▶ [STORED DATA]:
== Segment start ==

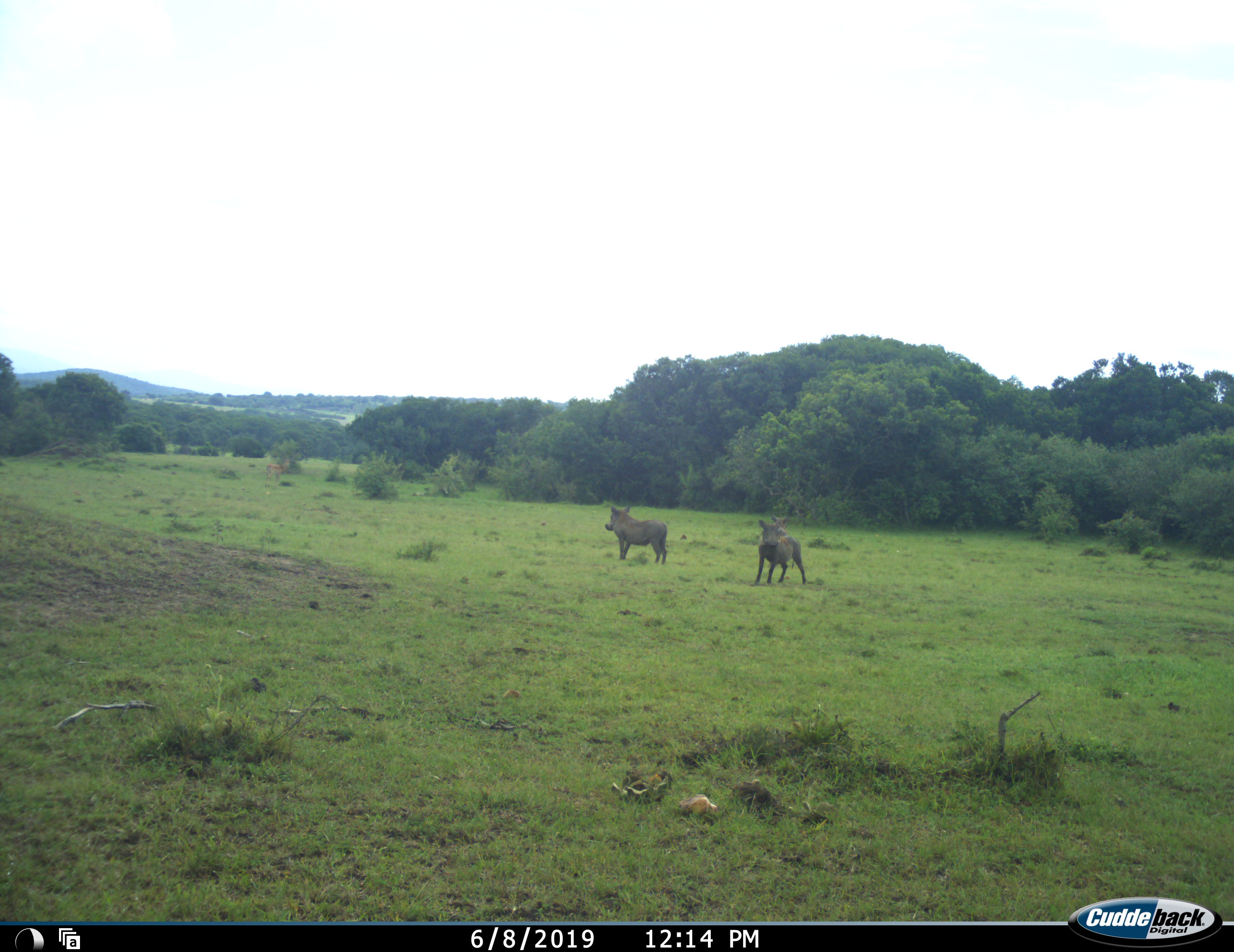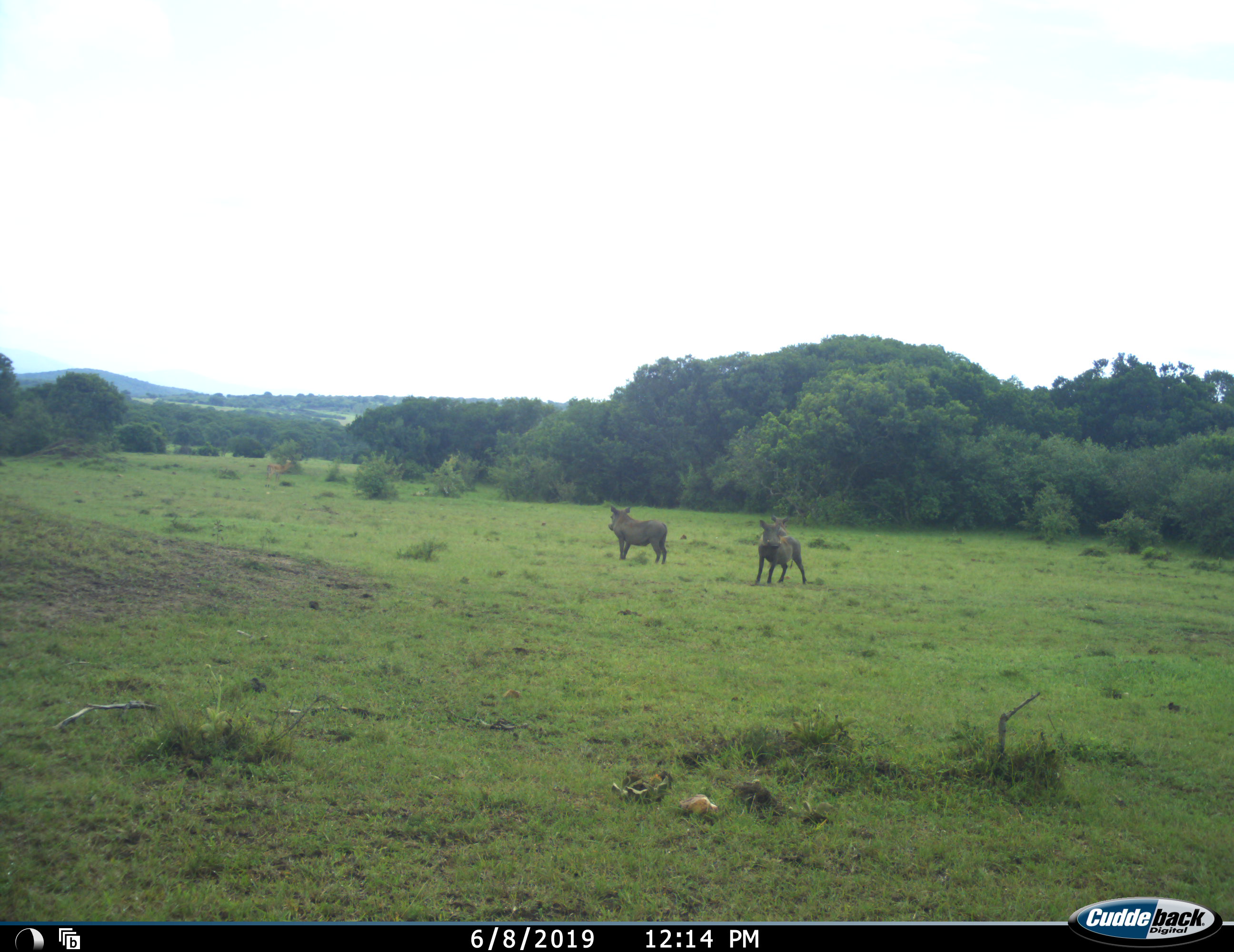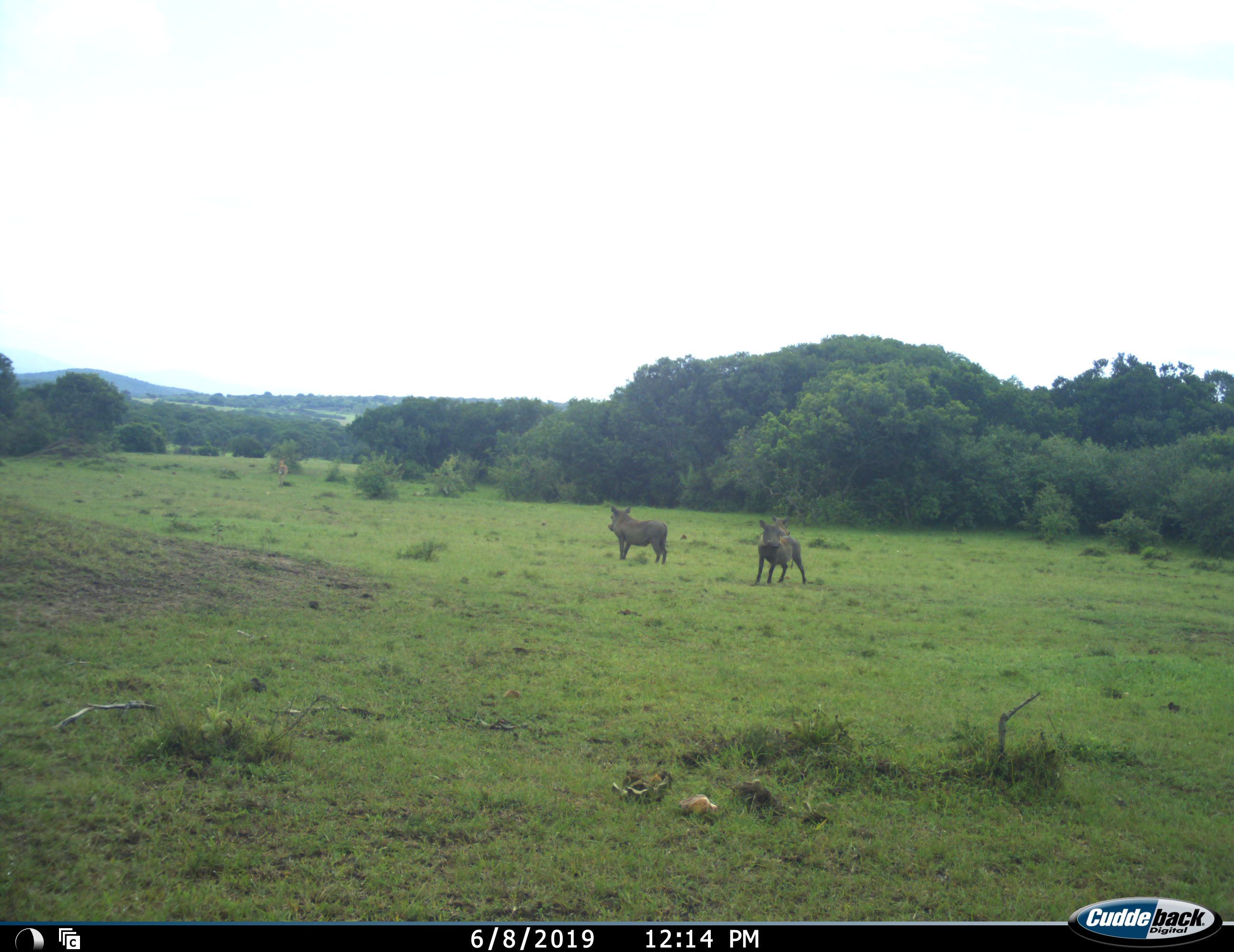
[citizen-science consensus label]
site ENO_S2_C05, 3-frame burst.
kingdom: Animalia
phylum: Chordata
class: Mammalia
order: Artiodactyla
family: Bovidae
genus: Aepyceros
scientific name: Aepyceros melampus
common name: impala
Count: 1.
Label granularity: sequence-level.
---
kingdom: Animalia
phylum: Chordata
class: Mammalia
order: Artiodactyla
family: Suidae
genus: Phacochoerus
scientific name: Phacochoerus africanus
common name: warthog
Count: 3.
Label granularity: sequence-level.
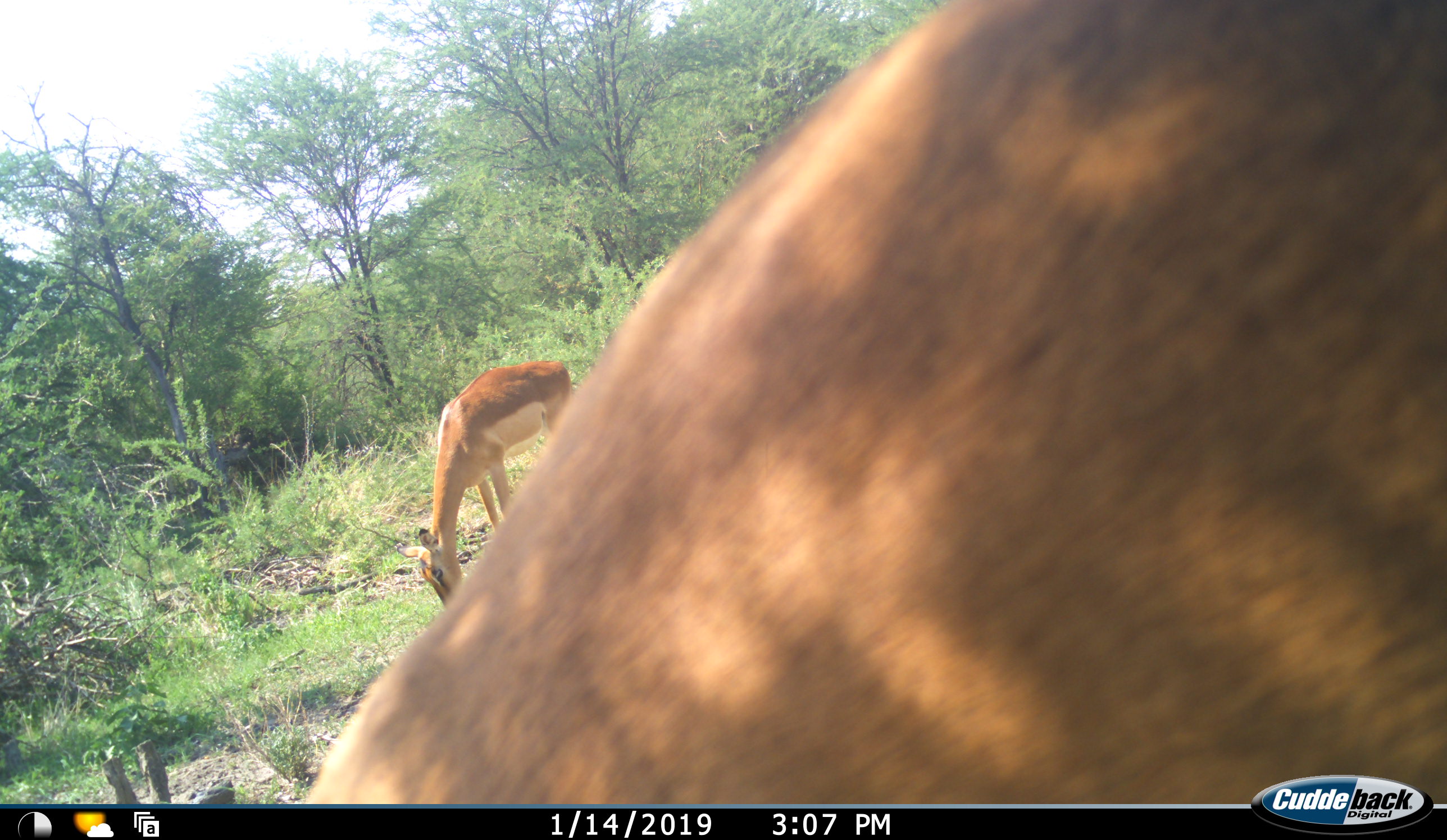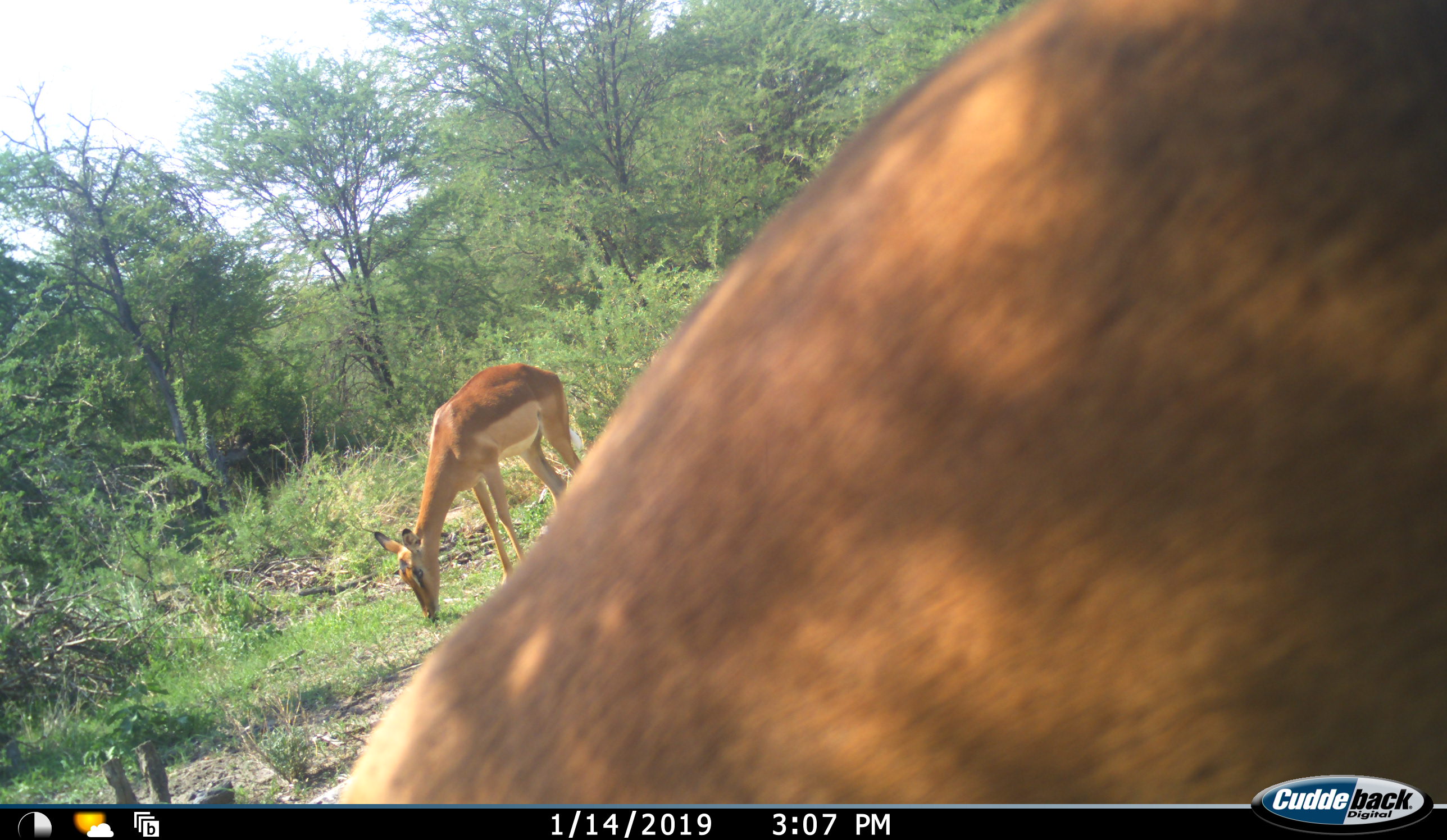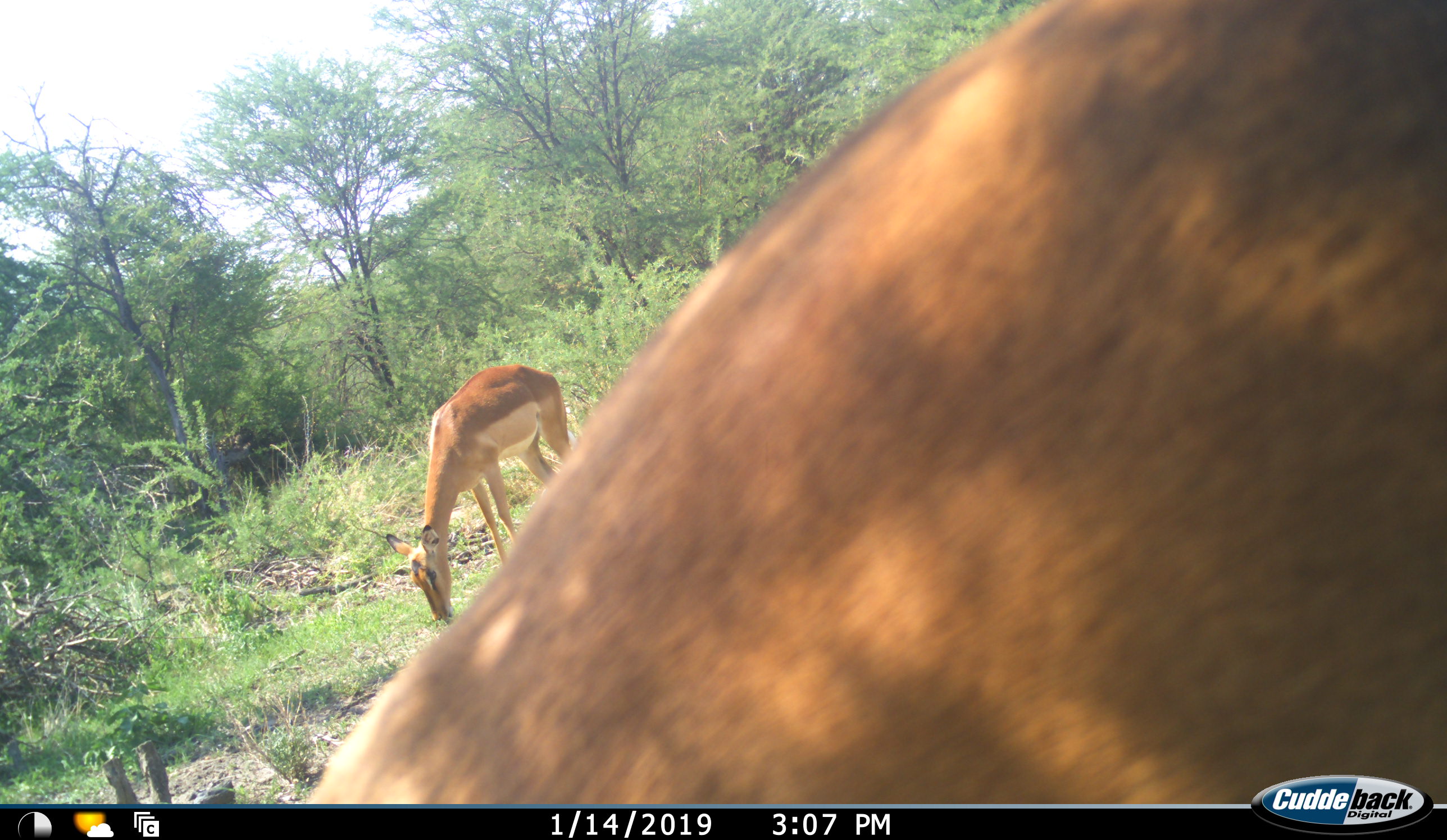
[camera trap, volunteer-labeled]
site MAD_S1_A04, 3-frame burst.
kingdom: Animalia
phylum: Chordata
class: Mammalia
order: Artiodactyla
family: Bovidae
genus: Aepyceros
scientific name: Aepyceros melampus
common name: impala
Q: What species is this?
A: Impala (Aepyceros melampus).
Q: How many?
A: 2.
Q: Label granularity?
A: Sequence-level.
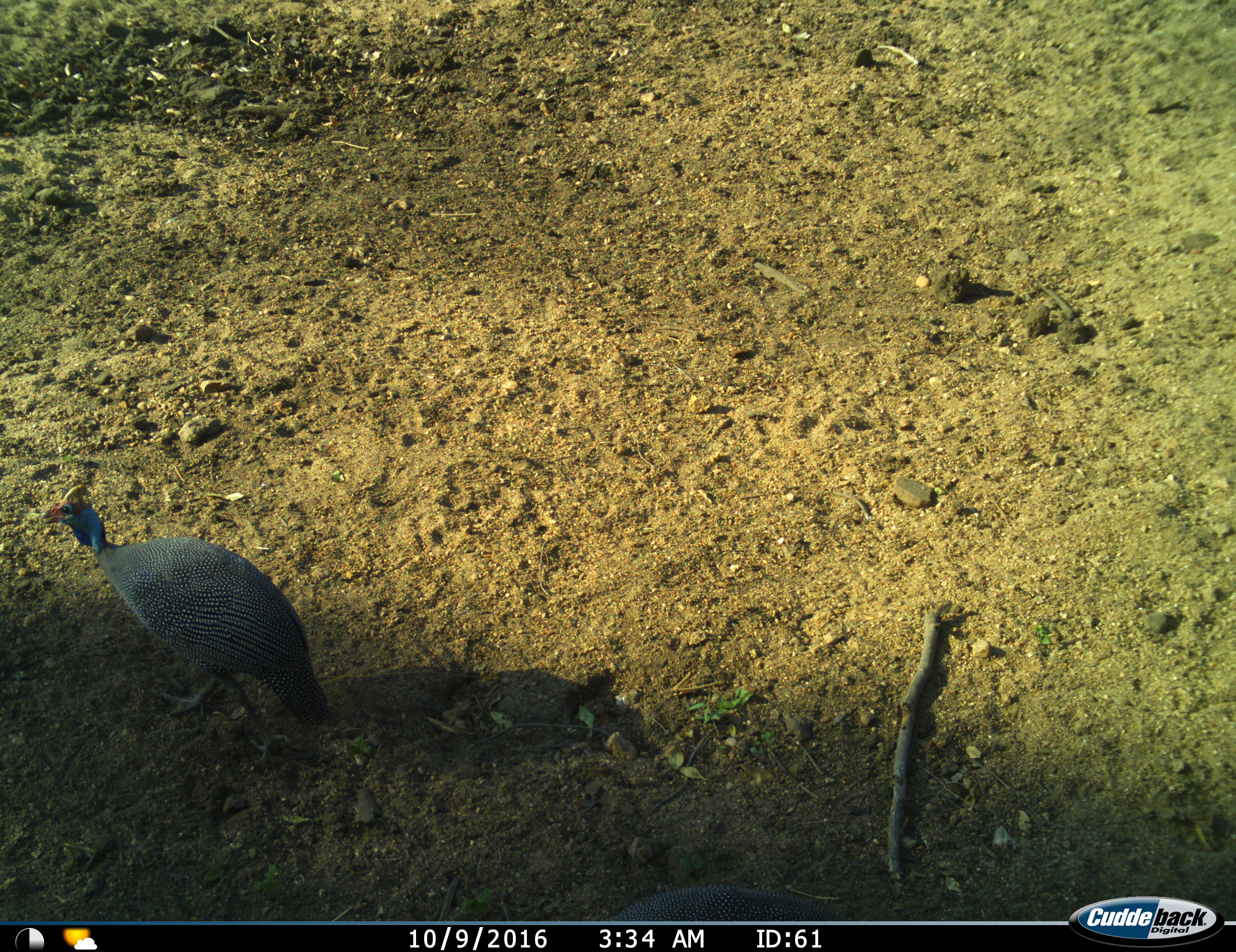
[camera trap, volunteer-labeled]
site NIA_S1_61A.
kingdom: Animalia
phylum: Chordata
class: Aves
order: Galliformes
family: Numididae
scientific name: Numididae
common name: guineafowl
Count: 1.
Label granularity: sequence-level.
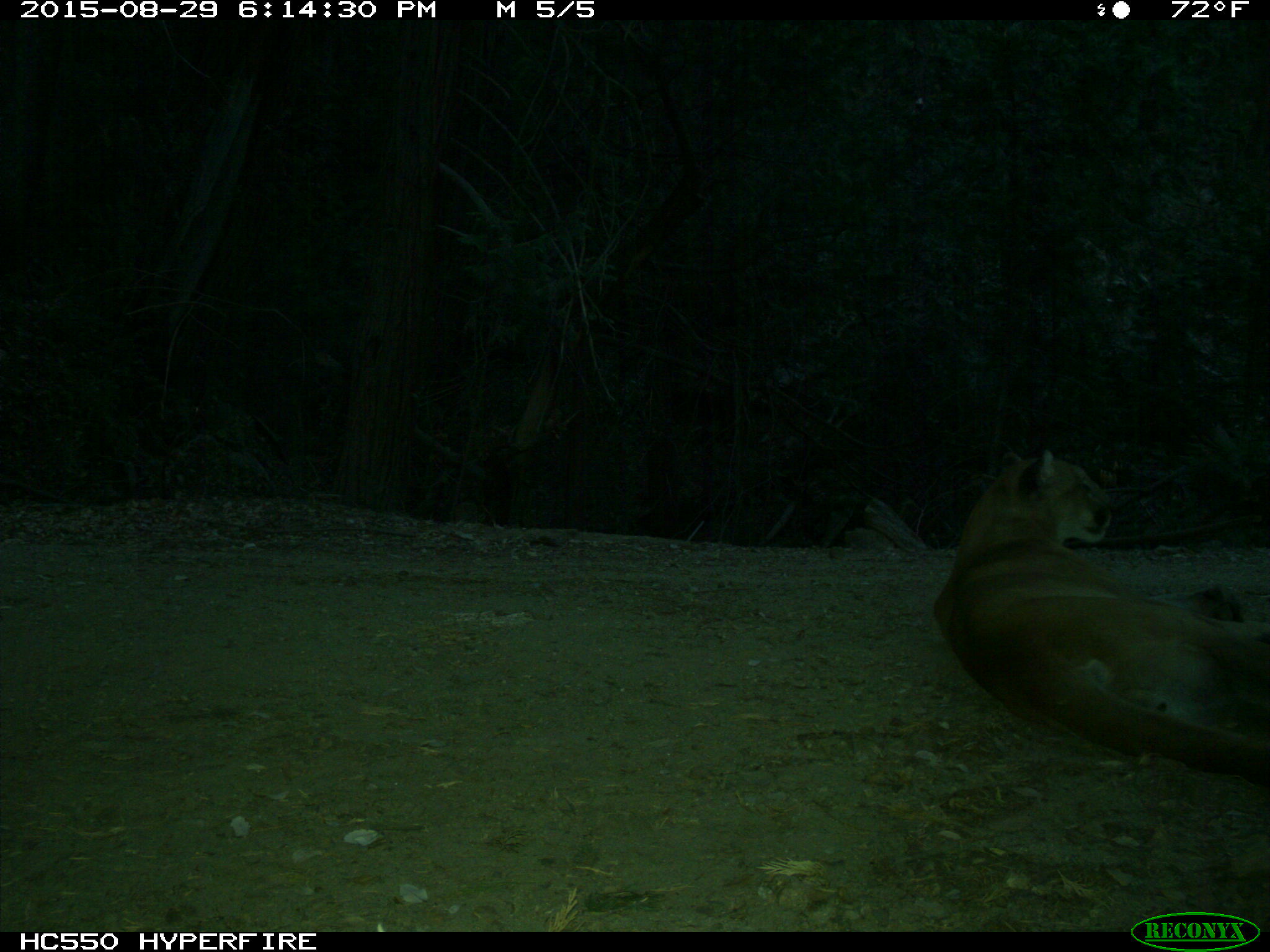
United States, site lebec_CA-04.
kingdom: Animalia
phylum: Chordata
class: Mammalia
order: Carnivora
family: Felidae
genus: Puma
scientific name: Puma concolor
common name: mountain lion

== Segment end ==

▶ [REQUIRED WORK]: Images aside, return each entry above precisely as it stands.

▶ [YOUR RESPONSE]:
[citizen-science consensus label]
site ENO_S2_C05, 3-frame burst.
kingdom: Animalia
phylum: Chordata
class: Mammalia
order: Artiodactyla
family: Bovidae
genus: Aepyceros
scientific name: Aepyceros melampus
common name: impala
Count: 1.
Label granularity: sequence-level.
---
kingdom: Animalia
phylum: Chordata
class: Mammalia
order: Artiodactyla
family: Suidae
genus: Phacochoerus
scientific name: Phacochoerus africanus
common name: warthog
Count: 3.
Label granularity: sequence-level.
[camera trap, volunteer-labeled]
site MAD_S1_A04, 3-frame burst.
kingdom: Animalia
phylum: Chordata
class: Mammalia
order: Artiodactyla
family: Bovidae
genus: Aepyceros
scientific name: Aepyceros melampus
common name: impala
Q: What species is this?
A: Impala (Aepyceros melampus).
Q: How many?
A: 2.
Q: Label granularity?
A: Sequence-level.
[camera trap, volunteer-labeled]
site NIA_S1_61A.
kingdom: Animalia
phylum: Chordata
class: Aves
order: Galliformes
family: Numididae
scientific name: Numididae
common name: guineafowl
Count: 1.
Label granularity: sequence-level.
United States, site lebec_CA-04.
kingdom: Animalia
phylum: Chordata
class: Mammalia
order: Carnivora
family: Felidae
genus: Puma
scientific name: Puma concolor
common name: mountain lion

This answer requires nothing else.